Work required: One line at a time, check the entries below for the word "scientific", and copy each line that has it.

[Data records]
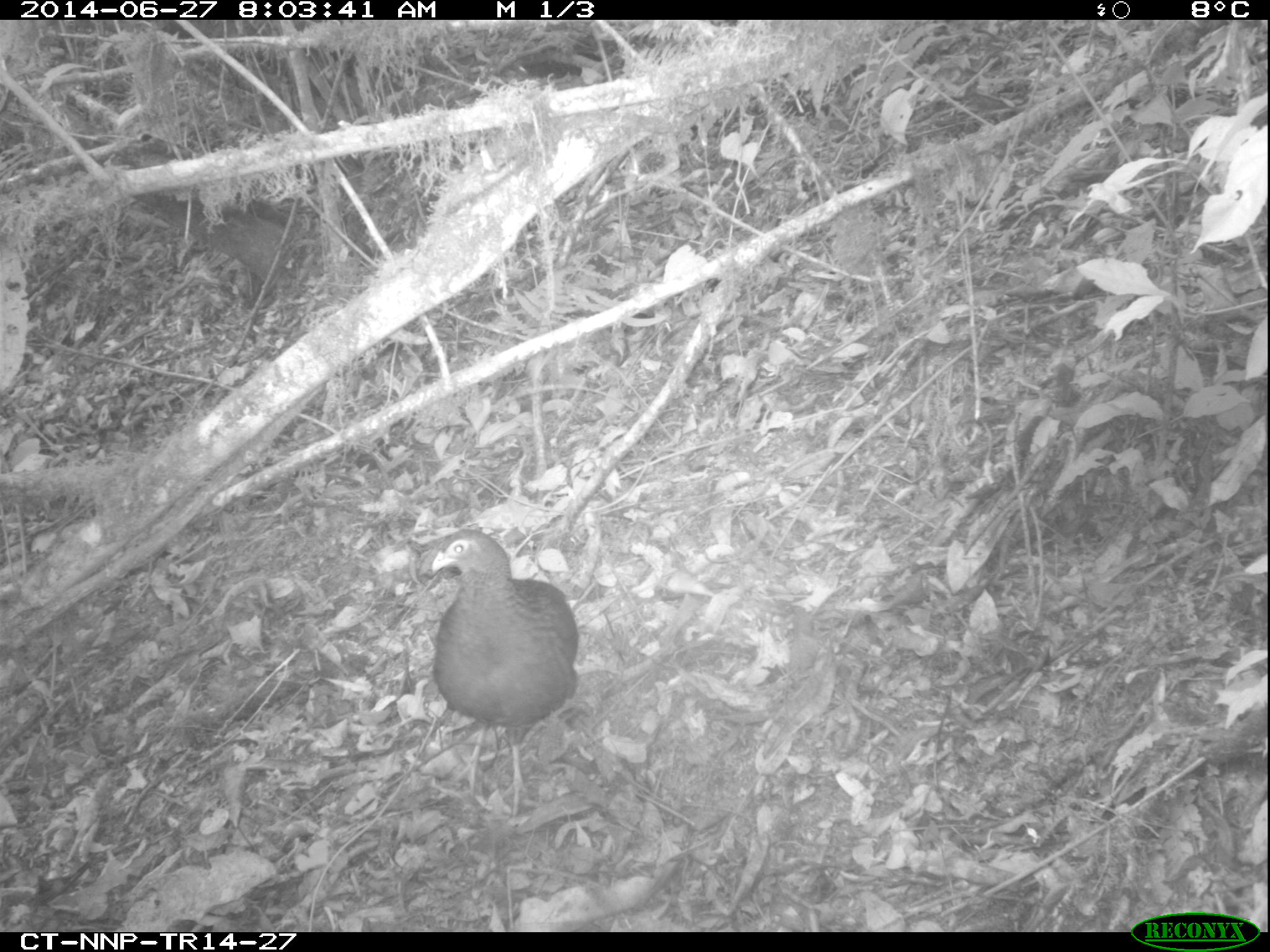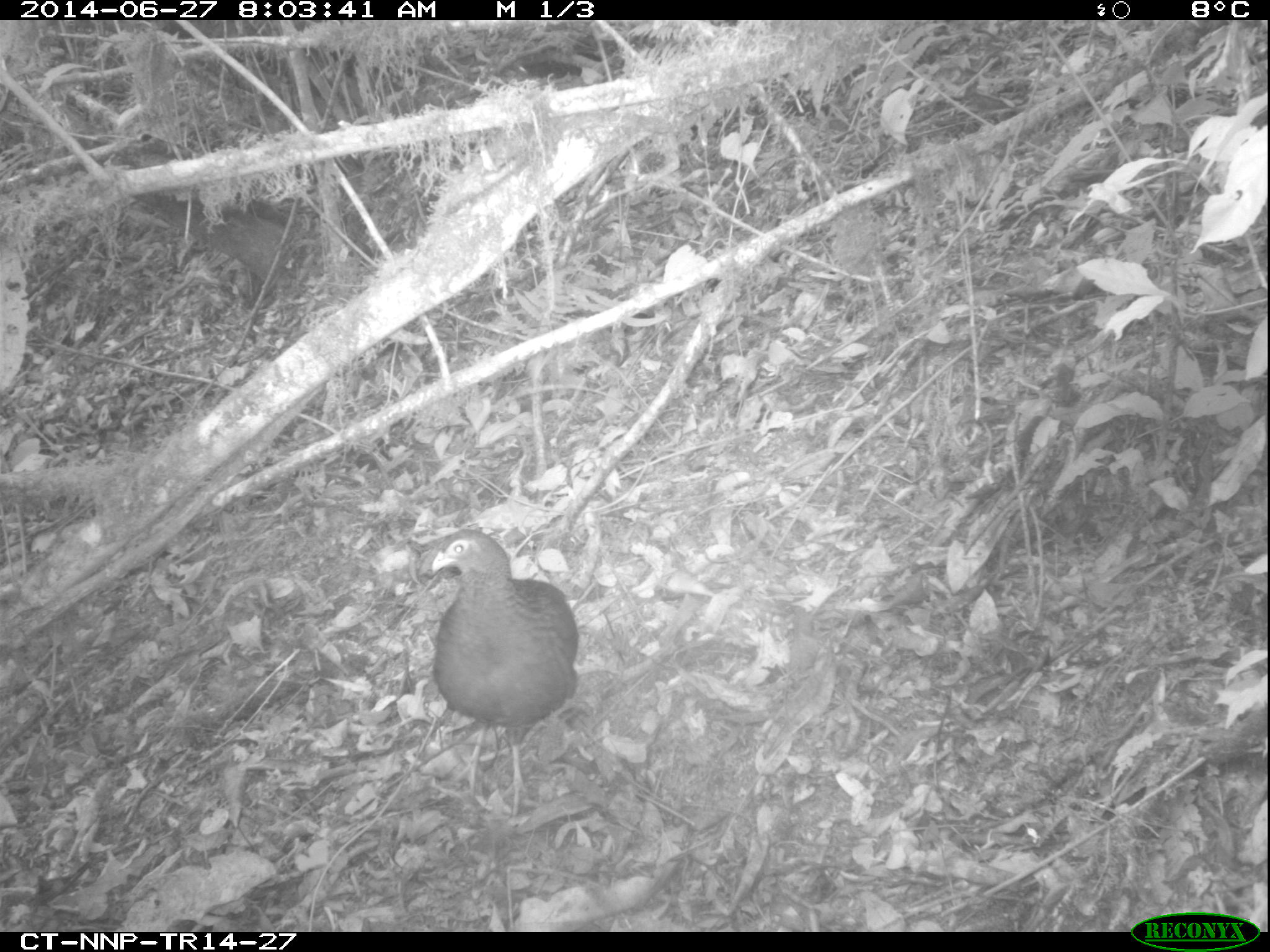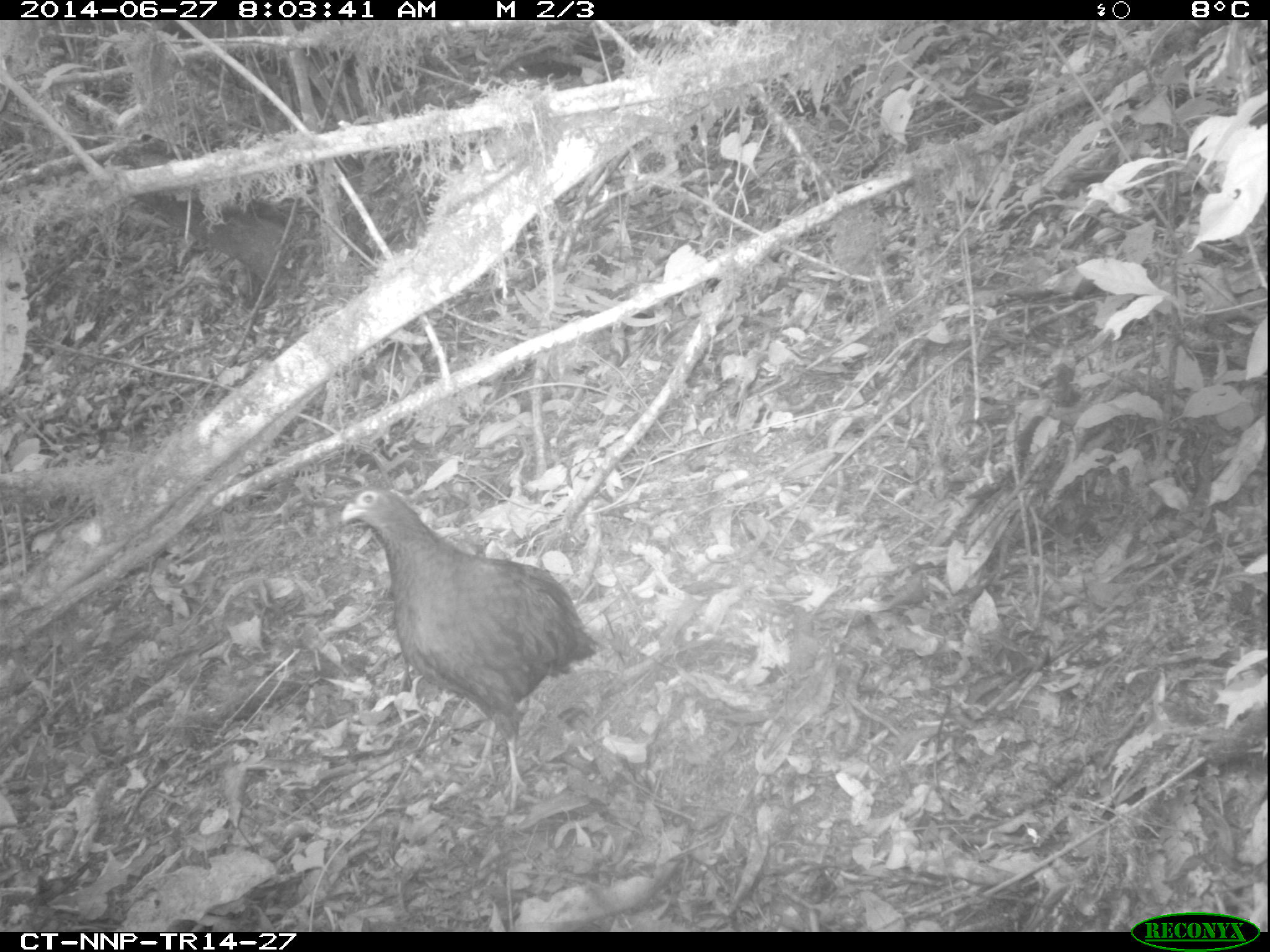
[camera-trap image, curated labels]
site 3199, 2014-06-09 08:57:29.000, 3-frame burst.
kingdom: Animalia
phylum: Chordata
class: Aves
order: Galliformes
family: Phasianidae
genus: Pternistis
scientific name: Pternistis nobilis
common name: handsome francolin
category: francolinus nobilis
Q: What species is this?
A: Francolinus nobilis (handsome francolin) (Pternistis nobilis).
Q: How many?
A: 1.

...

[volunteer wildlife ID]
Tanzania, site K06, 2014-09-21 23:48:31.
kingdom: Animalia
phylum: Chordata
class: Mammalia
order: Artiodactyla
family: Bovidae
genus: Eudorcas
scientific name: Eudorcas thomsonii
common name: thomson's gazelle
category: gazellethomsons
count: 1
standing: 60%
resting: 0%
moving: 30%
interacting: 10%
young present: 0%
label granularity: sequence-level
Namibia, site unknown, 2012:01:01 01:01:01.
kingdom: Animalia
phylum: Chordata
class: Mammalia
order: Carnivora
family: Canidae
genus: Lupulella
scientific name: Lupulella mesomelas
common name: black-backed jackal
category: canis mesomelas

Result of this exercise:
scientific name: Pternistis nobilis
scientific name: Eudorcas thomsonii
scientific name: Lupulella mesomelas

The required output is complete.